Long Island has seen an increase in the number of what the federal government calls food deserts, areas where residents lack access to affordable healthy food.
The neighborhood along Straight Path in Wyandanch is one of more than 25 food deserts on Long Island. In Wyandanch it's easy to spot a lot of cheap, fast food places, but the nearest store with a proper produce department is a King Kullen located two miles away.
Randi Shubin-Dresner, CEO of Island Harvest Food Bank, says, “They [food deserts] don’t appear necessarily, it’s that other communities are growing and there are some communities, that for a whole host of reasons, are just not developing to support the people who live in those communities.”
Wyandanch has no bus routes available to the King Kullen, so low-income families who rely on public transportation often have no choice but to eat less nutritious food.
“And while it may not be the healthiest food you could get them, many people feel that at least they’re feeding their children and giving them something.”
Volunteers from Community Solidarity, the largest vegetarian food relief program in the U.S., gather every Saturday at noon in Wyandanch to set up rows of tables in an empty parking lot and fill it with fruits and vegetables and whole grain food.
PJ Sangiuolo, a three-year volunteer with Community Solidarity, says, “So basically what we do is collect food from local merchants, and most of it would normally be thrown away. And it’s still good. It’s still edible. And we give it out every Saturday.”
Michael Fields is another Community Solidarity volunteer. He originally helped at their Huntington Station site, which advocates describe as one of the larger food deserts on Long Island. “And I couldn’t believe it. You had 150 to 200 people lined up for food.”
Officials from local hunger relief organizations say that nearly 60 percent of Long Islanders are eligible for SNAP, the government’s food assistance program, commonly known as food stamps.
SNAP provides financial aid for food to nearly 50 million people in the U.S., 150,000 of whom live on Long Island. But advocates say people often run out of SNAP benefits halfway through the month. They then have to choose between buying fast food or not eating at all.

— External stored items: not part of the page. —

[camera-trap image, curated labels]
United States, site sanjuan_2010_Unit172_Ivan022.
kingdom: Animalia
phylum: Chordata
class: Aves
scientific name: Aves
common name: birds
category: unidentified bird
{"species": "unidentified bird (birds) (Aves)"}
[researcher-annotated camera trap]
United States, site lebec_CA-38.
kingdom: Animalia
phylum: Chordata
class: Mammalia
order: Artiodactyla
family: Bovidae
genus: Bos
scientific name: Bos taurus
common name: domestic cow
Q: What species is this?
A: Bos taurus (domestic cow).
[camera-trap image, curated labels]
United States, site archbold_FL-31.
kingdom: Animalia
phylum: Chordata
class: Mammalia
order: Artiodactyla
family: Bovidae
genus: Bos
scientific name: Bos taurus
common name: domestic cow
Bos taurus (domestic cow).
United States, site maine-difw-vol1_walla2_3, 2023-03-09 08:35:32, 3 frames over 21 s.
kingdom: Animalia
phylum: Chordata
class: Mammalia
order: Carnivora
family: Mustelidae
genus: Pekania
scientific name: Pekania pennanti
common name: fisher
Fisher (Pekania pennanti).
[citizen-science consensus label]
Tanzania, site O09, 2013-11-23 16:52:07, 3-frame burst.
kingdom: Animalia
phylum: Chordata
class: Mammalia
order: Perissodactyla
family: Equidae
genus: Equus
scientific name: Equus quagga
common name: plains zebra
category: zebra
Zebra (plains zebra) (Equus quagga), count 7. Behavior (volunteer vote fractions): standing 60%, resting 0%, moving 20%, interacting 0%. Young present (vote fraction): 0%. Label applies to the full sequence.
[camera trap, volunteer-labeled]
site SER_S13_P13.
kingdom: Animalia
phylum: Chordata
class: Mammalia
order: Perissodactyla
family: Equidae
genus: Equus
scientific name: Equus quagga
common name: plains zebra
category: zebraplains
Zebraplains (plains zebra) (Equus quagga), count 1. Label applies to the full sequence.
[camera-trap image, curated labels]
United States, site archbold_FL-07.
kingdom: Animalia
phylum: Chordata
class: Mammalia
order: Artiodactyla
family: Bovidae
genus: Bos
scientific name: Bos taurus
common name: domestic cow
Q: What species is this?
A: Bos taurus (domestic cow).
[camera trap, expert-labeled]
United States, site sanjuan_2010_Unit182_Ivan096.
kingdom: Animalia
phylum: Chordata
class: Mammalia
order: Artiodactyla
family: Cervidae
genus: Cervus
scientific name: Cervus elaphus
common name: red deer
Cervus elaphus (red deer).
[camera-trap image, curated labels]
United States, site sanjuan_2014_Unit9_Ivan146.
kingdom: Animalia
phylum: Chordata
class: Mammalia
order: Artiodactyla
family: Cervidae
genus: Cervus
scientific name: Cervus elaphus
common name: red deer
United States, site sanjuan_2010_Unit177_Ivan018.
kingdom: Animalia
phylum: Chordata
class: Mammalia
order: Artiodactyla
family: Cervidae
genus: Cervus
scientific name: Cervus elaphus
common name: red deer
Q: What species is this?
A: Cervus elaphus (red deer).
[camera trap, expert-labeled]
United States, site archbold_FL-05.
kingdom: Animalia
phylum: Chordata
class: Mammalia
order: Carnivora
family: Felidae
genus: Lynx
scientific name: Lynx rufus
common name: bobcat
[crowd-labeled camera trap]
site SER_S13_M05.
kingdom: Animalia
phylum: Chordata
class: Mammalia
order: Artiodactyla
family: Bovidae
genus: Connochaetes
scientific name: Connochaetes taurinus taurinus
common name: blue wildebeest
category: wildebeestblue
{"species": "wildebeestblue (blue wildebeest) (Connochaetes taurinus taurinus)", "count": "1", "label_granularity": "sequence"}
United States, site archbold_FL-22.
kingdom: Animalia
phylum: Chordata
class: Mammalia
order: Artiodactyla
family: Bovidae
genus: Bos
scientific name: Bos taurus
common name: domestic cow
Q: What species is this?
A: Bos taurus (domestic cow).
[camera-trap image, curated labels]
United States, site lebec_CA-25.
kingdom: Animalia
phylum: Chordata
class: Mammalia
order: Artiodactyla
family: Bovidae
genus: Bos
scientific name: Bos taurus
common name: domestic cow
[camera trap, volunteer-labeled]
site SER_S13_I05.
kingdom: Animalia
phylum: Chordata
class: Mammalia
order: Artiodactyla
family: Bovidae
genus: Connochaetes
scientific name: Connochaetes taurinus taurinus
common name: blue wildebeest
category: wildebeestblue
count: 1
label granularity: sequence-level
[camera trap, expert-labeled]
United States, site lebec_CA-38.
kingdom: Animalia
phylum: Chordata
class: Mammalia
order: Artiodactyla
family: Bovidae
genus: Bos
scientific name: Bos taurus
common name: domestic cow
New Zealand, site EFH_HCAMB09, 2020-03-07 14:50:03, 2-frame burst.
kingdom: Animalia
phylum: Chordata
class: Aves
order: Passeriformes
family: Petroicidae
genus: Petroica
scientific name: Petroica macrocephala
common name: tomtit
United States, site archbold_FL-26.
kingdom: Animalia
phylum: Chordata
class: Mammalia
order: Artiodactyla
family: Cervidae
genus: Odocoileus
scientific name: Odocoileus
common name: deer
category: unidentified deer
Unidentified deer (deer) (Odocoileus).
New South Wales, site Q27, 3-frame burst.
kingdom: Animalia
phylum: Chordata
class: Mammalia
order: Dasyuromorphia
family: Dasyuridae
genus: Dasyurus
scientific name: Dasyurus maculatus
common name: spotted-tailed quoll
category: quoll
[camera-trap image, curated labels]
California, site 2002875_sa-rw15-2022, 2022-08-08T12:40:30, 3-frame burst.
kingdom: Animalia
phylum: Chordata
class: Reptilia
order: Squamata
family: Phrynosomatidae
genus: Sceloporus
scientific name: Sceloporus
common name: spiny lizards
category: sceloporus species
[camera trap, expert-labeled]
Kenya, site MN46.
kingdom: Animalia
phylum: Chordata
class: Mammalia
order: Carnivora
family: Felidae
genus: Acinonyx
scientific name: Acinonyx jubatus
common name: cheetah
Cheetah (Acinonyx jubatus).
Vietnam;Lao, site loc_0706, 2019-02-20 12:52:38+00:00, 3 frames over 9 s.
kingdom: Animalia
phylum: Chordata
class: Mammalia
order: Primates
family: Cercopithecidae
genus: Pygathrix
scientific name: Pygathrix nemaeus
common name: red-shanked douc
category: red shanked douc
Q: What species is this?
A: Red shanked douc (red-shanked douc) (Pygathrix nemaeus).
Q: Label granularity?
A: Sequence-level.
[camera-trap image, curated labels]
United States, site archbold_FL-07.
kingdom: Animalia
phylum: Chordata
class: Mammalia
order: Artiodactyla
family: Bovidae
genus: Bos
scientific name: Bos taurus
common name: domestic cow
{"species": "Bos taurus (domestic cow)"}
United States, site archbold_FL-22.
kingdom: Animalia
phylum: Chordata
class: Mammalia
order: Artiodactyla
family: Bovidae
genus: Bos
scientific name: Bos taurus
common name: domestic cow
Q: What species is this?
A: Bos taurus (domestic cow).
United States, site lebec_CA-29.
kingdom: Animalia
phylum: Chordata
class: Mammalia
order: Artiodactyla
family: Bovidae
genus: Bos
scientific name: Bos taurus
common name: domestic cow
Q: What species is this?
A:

Taisha Freeman runs Island Harvest’s SNAP Outreach program, which helped more than a thousand people apply for SNAP last year. They plan to enroll an additional 2,200 Long Islanders by the end of 2017.
Freeman says she’s worried about President Donald Trump’s proposed $190 billion cut to SNAP over the next ten years.
“This is something that the community needs. Cutting down will definitely hinder a lot of families that are already struggling.”